▸ Written exercise
State how many lines in the listing below contain the word "observed". Give only the number.

(Raw records)

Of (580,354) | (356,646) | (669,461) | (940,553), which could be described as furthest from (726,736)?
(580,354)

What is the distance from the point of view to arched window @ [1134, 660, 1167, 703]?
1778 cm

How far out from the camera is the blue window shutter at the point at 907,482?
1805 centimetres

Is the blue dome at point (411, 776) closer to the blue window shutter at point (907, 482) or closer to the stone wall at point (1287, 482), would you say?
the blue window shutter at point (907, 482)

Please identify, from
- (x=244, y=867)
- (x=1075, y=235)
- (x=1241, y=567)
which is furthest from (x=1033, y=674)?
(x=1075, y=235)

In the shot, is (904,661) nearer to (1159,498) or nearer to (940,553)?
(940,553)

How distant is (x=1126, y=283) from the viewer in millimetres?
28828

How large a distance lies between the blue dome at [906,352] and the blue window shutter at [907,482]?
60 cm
--
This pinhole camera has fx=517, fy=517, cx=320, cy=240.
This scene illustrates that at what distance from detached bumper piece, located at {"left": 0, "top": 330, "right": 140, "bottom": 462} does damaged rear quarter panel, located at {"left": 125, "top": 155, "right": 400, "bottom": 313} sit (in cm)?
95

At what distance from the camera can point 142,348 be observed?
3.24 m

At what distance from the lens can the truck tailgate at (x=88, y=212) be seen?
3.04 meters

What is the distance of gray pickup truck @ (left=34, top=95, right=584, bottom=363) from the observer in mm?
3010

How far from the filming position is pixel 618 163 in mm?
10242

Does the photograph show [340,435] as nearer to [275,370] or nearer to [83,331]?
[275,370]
---
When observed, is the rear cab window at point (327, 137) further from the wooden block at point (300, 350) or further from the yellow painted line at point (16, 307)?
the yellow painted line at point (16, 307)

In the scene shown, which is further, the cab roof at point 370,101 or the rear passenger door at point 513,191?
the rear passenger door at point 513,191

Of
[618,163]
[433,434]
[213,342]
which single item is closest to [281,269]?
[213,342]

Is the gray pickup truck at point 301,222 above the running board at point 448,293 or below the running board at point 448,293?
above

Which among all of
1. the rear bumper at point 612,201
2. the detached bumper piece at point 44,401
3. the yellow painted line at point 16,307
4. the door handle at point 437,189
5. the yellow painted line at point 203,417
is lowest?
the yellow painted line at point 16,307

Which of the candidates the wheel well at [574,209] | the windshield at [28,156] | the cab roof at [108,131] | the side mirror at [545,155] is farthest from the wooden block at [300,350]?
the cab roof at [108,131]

▸ Response
2